Task to carry out → What you produce should be an exact transcription of the data, minus any pictures.

Start of Task material

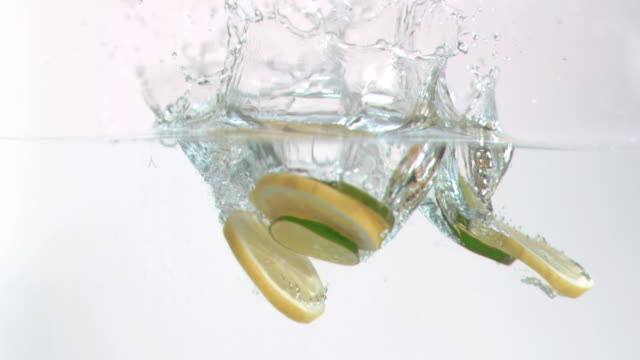 Lemon slices falling into water in super slow motion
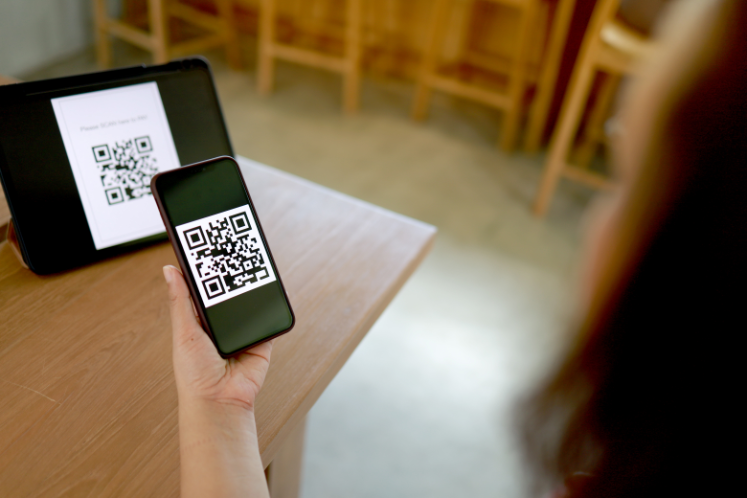 image showing lady customer scanning qr code on the table using her mobile phone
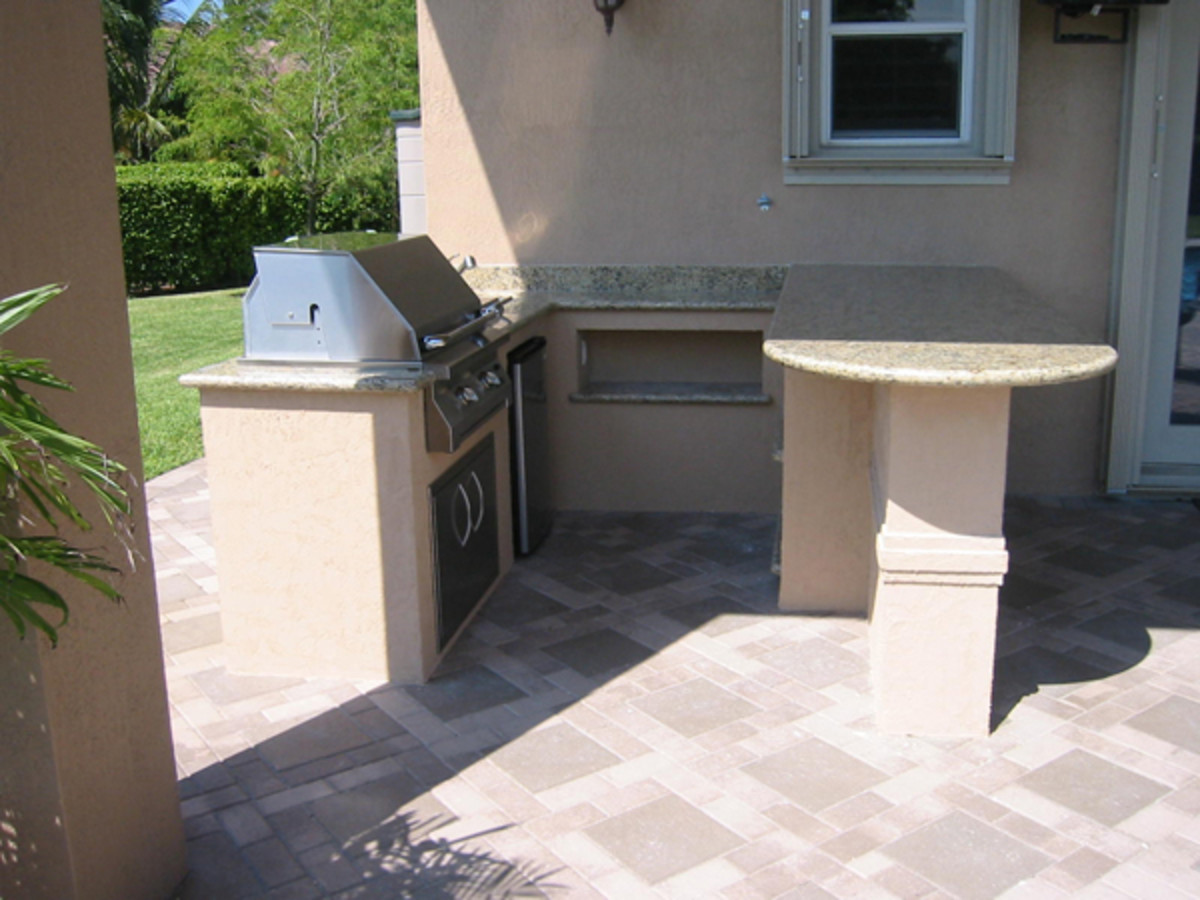 U-shaped design outdoor kitchen with separate seating area.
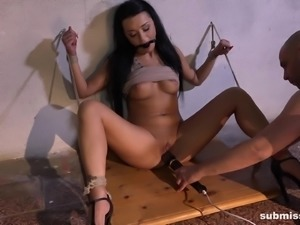 Daphne Klyde tied up during a nasty BDSM session with a sex toy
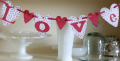 Love Banner made from scrapbook paper @ cupcakesandcrinoline.com
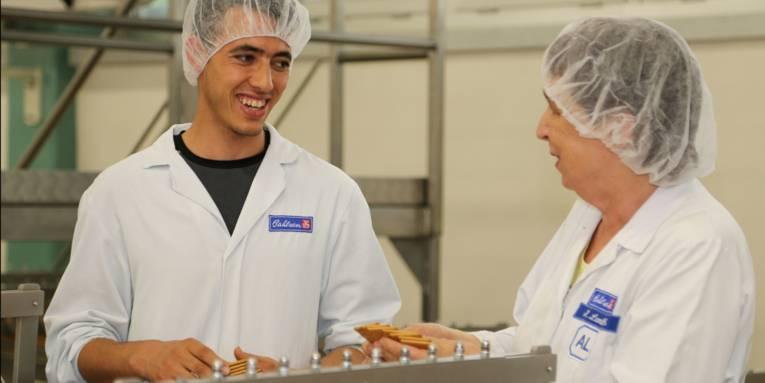 Zwei Personen an einem Keksproduktionsband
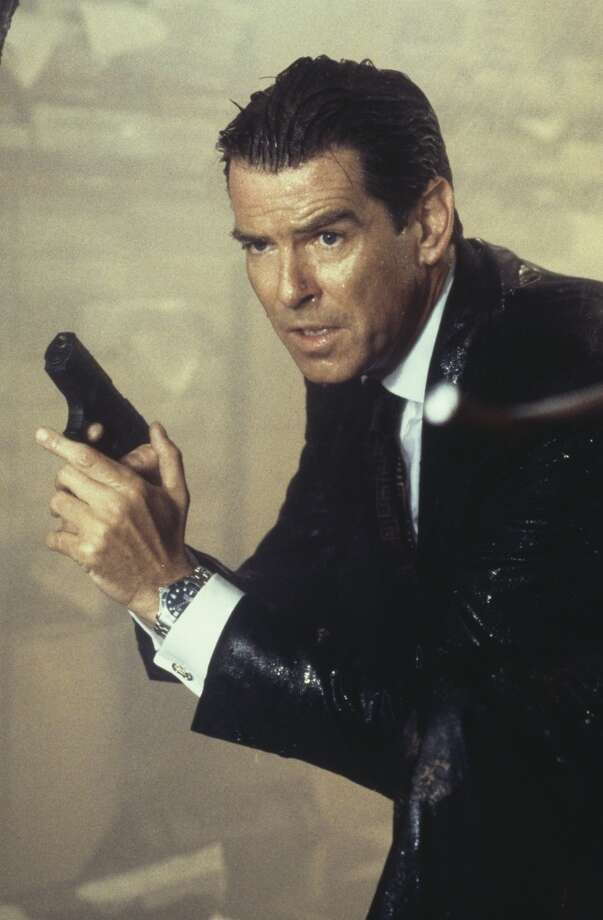 "Pierce Brosnan armed with his Walther P99, in a scene from the James Bond film ""The World Is Not Enough"" in 1999. Even soaking wet the man knows how to wear a suit. Photo: Keith Hamshere, Getty Images"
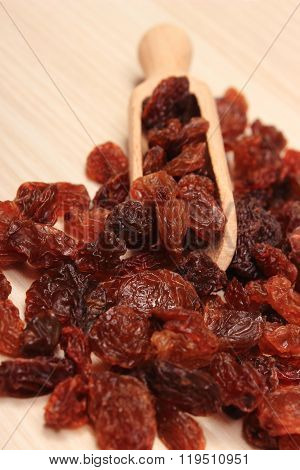 Brown Raisins With Spoon On Wooden Table, Healthy Eating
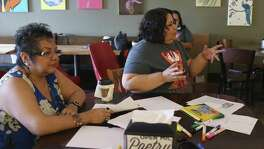 Instructors Patricia Castillo (left) and Lisa Knecht talk about Mexican-American lore with South San Antonio Independent School District students at Barrio Barista earlier this month. The MAS for the Masses two-week workshop aims to teach Mexican-American students about their history and culture.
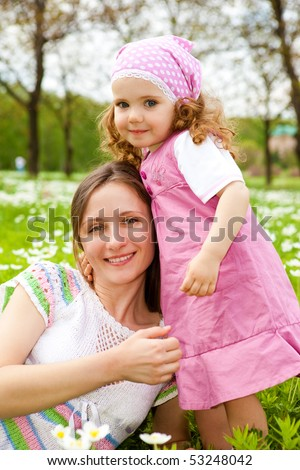 Sweet girl embracing her mother on the meadow - stock photo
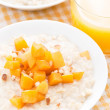 Постер, плакат: Oatmeal with fresh apricots and nuts orange juice top view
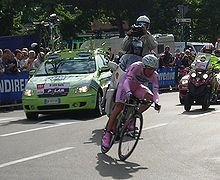 A cyclist on his bicycle, wearing a skintight pink jersey with pink shorts and shoes. A lime green car and two motorcycles follow behind him, and spectators are visible on the roadside behind barricades.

End of Task material

Response →
 Lemon slices falling into water in super slow motion
 image showing lady customer scanning qr code on the table using her mobile phone
 U-shaped design outdoor kitchen with separate seating area.
 Daphne Klyde tied up during a nasty BDSM session with a sex toy
 Love Banner made from scrapbook paper @ cupcakesandcrinoline.com
 Zwei Personen an einem Keksproduktionsband
 "Pierce Brosnan armed with his Walther P99, in a scene from the James Bond film ""The World Is Not Enough"" in 1999. Even soaking wet the man knows how to wear a suit. Photo: Keith Hamshere, Getty Images"
 Brown Raisins With Spoon On Wooden Table, Healthy Eating
 Instructors Patricia Castillo (left) and Lisa Knecht talk about Mexican-American lore with South San Antonio Independent School District students at Barrio Barista earlier this month. The MAS for the Masses two-week workshop aims to teach Mexican-American students about their history and culture.
 Sweet girl embracing her mother on the meadow - stock photo
 Постер, плакат: Oatmeal with fresh apricots and nuts orange juice top view
 A cyclist on his bicycle, wearing a skintight pink jersey with pink shorts and shoes. A lime green car and two motorcycles follow behind him, and spectators are visible on the roadside behind barricades.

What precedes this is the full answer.